The board also turned down a separate request to rescind its policy suspending the processing of any new applications for water service.
The requests came from the Olde Towne Nipomo Association, which is leading efforts to build the proposed Jim Miller Park, and from one of 20 property owners who hope to construct an assisted living facility and senior housing on 4 acres bordered by Mary Avenue, Juniper Street and Frontage Road.
The district board voted 3-1 in two separate votes Jan. 23 to deny the requests. Board President Jim Harrison dissented, saying later that he disagreed with the decision to halt new water service. Board member Bob Blair was absent.
“I don’t believe the people who voted for it did it because they wanted it to be punitive, but I believe there are people in the community who see it as punitive,” Harrison said.
The district stopped processing all new applications for water service in June after Nipomo area property owners voted against paying for construction of a water pipeline from Santa Maria. The supplemental water was necessary, district officials said, to reduce over-pumping of its only source of water, an underground aquifer.
Now, the district board is closing in on a vote to move ahead another pipeline project — a phased plan that doesn’t rely on a new tax. On Feb. 13, the board will consider putting the first phase of the project out to bid.
The first phase, now estimated to cost $14.1 million, would connect a pipeline to Santa Maria’s water system, install it across the Santa Maria River and connect to the community’s water system. Two other phases of the project are planned to increase the pipeline’s capacity.
In the meantime, the Supplemental Water Alternatives Evaluation Committee, formed after the pipeline vote to re-examine alternative ways to get additional water, is expected to present a final report on potential alternative projects, including the pipeline, Feb. 27.
If the committee finds an alternative “that’s quicker, faster and cheaper” than the pipeline, the board could cancel the bid for the pipeline work, said Nipomo district General Manager Michael LeBrun.
The committee is considering a range of alternatives, from desalination to tapping into the State Water Project. Last week, Oceano General Manager Tom Geaslen also approached the committee about possibly selling some water to Nipomo, though probably not on a permanent basis.
Oceano voters in November approved a measure that would require voter approval before the services district could permanently sell water to an entity outside its boundaries. The measure could be subject to a legal challenge, but most district leaders have also opposed previous proposals to sell water on a permanent basis.
LeBrun said details such as the amount of water and the cost and the method for delivering it have to be discussed. Geaslen said the idea is “us trying to be good neighbors.”
But if the committee stands behind the pipeline project as the best alternative, district officials hope to award a bid and start construction on the first phase of the pipeline in April.

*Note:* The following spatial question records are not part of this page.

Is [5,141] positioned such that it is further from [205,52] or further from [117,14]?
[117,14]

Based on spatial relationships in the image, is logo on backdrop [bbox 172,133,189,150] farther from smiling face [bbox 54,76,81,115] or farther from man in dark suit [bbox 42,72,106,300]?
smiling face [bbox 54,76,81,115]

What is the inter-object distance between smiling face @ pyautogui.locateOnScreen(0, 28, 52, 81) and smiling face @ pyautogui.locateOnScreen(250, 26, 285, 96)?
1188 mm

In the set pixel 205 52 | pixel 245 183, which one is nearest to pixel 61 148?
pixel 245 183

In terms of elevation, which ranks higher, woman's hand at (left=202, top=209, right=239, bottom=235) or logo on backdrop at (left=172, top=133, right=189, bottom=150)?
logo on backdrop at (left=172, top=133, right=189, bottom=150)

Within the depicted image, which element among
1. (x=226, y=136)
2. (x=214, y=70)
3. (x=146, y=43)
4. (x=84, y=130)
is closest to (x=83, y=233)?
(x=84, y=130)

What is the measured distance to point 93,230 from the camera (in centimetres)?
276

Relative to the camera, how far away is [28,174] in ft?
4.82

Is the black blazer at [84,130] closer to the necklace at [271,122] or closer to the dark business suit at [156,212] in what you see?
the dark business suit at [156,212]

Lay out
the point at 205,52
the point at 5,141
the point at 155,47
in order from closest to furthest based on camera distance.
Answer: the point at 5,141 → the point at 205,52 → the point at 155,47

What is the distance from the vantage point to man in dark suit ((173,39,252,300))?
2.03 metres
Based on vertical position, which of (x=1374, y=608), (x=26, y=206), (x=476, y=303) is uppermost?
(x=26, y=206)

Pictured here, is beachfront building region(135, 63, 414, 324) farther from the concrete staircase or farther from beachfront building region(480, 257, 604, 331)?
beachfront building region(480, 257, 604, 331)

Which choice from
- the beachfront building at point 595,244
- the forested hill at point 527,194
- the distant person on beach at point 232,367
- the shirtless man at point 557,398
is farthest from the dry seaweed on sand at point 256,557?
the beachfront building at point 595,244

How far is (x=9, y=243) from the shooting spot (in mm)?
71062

Kathy Kubiak, president of Olde Towne Nipomo Association, said the district will reconsider the organization’s application for an intent-to-serve letter on April 10.
The association hopes to develop the 1.4-acre Jim O. Miller Memorial Park at West Tefft and Carrillo streets, named after one of the founders of the Nipomo Community Services District in the 1970s.
To move ahead, the group needs a letter from the district proving it has water and sewer service, Kubiak said.
The moratorium on new water applications must also be lifted before plans can move ahead on the assisted living facility, said Valerie Williams, one of 20 property owners who hope to build the facility and 36 one bedroom, low- to moderate-income units.
She plans to return to the board sooner than April to again ask it to stop the policy and process applications for new water service.
“The community needs this project,” she said.